* start Data to use *
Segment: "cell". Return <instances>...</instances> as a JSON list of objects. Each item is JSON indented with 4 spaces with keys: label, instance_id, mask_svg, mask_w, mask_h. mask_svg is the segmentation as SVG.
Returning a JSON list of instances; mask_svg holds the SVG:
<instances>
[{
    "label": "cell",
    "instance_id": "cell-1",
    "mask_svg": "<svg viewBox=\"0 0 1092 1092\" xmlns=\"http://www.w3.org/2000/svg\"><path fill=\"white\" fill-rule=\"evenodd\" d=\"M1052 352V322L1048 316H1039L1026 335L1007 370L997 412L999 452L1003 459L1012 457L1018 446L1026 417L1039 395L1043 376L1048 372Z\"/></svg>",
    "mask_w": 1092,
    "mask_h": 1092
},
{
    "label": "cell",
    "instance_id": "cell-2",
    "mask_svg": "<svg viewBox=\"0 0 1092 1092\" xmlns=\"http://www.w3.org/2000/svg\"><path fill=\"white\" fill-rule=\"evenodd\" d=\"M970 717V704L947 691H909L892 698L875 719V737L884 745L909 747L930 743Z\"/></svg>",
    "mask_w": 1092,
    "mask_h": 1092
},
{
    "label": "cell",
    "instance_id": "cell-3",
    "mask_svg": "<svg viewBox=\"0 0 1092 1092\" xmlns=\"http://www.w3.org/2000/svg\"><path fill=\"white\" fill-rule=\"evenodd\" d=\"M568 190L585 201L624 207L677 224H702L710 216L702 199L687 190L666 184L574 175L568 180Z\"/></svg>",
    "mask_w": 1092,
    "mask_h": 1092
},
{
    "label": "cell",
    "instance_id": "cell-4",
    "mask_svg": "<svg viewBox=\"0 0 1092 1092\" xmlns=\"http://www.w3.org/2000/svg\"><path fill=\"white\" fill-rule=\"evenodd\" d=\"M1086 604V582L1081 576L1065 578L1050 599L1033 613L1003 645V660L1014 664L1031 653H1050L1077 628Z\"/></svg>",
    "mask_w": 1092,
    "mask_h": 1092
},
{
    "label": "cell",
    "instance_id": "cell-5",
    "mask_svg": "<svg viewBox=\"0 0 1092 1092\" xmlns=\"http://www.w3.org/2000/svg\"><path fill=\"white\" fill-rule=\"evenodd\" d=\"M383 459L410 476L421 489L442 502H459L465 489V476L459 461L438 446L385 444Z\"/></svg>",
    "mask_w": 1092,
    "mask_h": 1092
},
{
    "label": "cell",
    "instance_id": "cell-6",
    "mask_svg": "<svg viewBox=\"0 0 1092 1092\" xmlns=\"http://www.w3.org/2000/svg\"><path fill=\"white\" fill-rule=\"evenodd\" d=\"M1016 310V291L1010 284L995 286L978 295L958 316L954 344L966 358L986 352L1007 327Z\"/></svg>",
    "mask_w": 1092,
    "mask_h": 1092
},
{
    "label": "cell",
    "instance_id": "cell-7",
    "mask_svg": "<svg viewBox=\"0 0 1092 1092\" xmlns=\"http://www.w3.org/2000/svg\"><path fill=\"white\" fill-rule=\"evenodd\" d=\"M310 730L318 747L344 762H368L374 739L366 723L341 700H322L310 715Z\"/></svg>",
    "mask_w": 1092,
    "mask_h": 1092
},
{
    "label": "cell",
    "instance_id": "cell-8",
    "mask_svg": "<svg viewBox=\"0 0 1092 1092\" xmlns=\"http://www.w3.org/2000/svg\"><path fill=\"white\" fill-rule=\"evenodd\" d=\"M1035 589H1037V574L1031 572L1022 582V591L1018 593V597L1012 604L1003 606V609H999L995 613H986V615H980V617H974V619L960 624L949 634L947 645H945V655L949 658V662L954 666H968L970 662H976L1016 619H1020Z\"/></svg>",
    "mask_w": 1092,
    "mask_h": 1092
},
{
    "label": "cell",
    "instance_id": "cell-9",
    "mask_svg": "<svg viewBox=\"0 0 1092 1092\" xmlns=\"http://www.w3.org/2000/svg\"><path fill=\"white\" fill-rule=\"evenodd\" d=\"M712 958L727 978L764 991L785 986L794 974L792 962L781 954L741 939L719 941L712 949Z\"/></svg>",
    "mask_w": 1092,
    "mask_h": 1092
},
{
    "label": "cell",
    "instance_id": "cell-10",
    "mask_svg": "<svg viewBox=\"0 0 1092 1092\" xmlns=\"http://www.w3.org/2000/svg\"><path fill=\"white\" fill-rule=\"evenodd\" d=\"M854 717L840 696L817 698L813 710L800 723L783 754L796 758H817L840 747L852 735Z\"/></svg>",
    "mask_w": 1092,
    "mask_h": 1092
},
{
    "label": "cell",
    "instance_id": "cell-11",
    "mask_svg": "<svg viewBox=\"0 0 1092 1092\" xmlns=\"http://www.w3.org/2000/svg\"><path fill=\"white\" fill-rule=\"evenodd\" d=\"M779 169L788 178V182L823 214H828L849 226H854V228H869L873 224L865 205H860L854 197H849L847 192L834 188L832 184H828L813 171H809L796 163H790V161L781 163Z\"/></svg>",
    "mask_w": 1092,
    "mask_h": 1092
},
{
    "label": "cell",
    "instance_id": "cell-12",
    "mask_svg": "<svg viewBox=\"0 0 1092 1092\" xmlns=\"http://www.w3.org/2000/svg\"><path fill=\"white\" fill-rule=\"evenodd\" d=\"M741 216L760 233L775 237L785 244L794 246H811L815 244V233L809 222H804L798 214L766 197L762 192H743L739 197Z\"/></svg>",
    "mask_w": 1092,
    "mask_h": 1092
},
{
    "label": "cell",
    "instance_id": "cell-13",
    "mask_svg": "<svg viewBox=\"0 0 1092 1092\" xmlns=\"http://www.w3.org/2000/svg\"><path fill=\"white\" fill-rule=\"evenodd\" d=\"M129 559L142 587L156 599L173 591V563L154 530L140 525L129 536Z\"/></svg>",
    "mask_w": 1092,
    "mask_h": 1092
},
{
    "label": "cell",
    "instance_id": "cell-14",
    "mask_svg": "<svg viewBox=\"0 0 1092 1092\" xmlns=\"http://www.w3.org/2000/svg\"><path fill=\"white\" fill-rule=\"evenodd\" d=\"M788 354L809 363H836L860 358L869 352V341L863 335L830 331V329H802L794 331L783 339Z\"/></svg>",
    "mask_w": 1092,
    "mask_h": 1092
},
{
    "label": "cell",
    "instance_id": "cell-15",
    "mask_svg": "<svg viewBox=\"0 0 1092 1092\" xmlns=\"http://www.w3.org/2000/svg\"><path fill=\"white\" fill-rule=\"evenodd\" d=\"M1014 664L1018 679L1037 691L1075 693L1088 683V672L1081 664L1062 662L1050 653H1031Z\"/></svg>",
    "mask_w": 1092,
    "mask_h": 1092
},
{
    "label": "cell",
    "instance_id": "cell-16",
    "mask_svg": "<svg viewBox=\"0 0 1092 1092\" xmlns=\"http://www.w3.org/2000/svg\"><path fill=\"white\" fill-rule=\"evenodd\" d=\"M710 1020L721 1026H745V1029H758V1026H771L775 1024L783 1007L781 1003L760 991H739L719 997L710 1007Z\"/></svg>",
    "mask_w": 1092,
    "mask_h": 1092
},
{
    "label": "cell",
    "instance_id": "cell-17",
* end Data to use *
## [Task description]
Please count the lines of the entries above that contain the string "JSON", treating uppercase and lowercase as different, and give only the number.

## [Written reply]
2